Nicht selten wird dann auch der Notarzt gerufen oder aber man begibt sich in die Notaufnahme eines Krankenhauses, wo man dann gesagt bekommt, dass man eigentlich gesund sei. Panikattacken werden häufig in einem ersten Schritt medikamentös mit Anxiolytika oder Benzodiazepinen behandelt, was zunächst einmal hilft, aber ein hohes Abhängigkeitsrisiko beinhaltet.
Bei der Panikstörung handelt es sich oft um eine mit Stress verbundene Symptomatik. Hier gilt es in einer Psychotherapie die Stressoren zu erarbeiten, die den davon betroffenen Patienten häufig nicht bewusst sind. Im weiteren Procedere dann geht es darum diesen Stress entsprechend zu reduzieren.
Ein weiterer Grund für das Auftreten einer Panikstörung können aber auch unbewältigte und unterdrückte emotionale Konflikte sein, z.B. unterdrückte Wut oder Trauer.
Generalisierte Angststörung
Wenn Ängste das gesamte Leben beeinträchtigen und es sehr viele Dinge sind, vor denen man sich fürchtet, dann handelt es sich sehr wahrscheinlich um eine Generalisierte Angststörung (GAS).
Zum Beispiel hat man Angst vor Arbeitslosigkeit, Verarmung, Angst davor Verlassen zu werden, Angst vor Terroranschlägen und Umweltkatastrophen, Angst den Kindern oder Verwandten könnte etwas passieren und so weiter und so fort. Eine Angst löst die nächste ab.
Grundsätzlich sind das alles beunruhigende Gedanken und Dinge, vor denen jeder Mensch Angst hat. Normalerweise aber stellt dies nur einen gelegentlichen Gedanken dar, der sich von selbst wieder beruhigt oder relativiert wird. Bei einer generalisierten Angststörung aber werden weite Teile des Lebens von diesen Ängsten bestimmt. Die betroffenen Patienten fange dann häufig an ein Sicherheits- und Vermeidungsverhalten zu entwickeln. Man liest keine Zeitung mehr und hört auch keine Nachrichten mehr. Man kontrollier immer wieder, ob mit den Verwandten noch alles in Ordnung ist, schränkt sein Leben durch die Vermeidung übermäßig ein.

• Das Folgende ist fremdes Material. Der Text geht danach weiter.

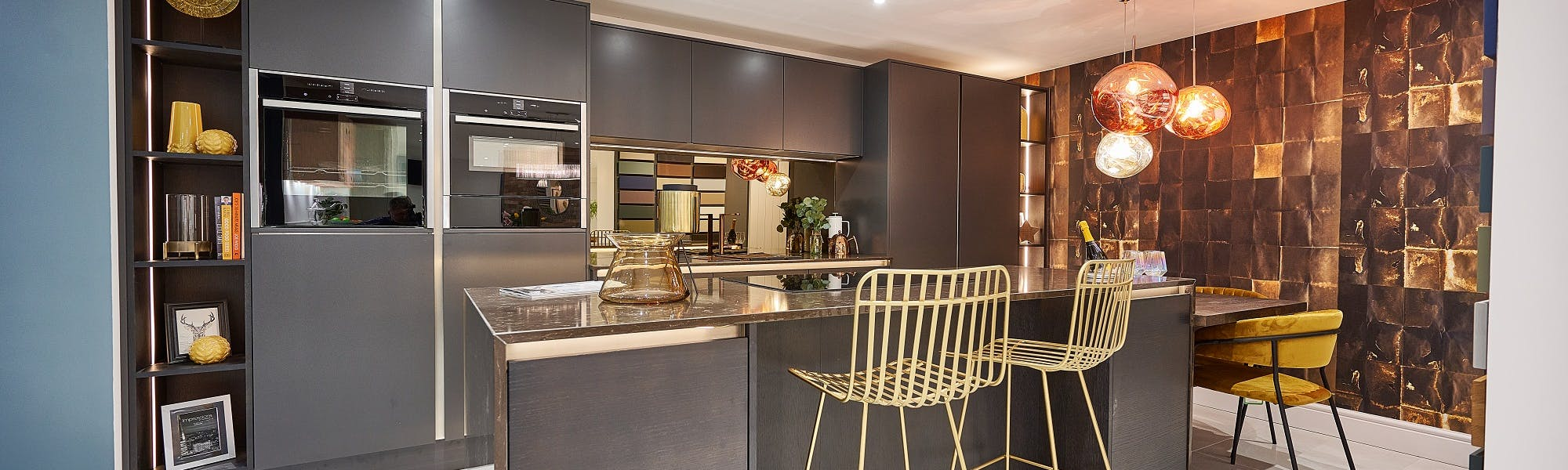 Kitchen Showroom Harrogate   Visit Us Today   More Kitchens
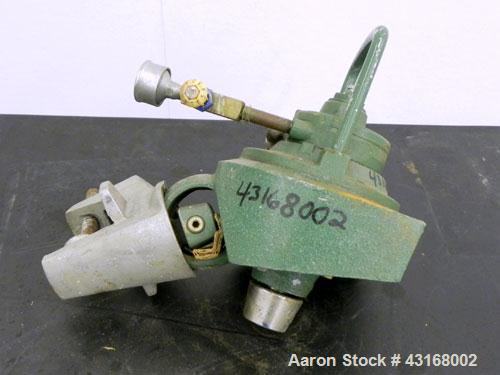 Used- Lightnin Air Operated Clamp-On Agitator, Model XDA-33.  No shaft or blade.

In der Verhaltenstherapie werden die Ursachen und Bedingungen der Problematik ausgearbeitet. In einem weiteren Schritt dann werden auch hier Expositionen durchgeführt, was sich aber komplexer darstellt als bei einer einfachen Phobie.
Eine ergänzende medikamentöse Behandlung kann bei den unterschiedlichen Formen der Angst sinnvoll sein. Allerdings werden dadurch die Probleme nicht dauerhaft gelöst.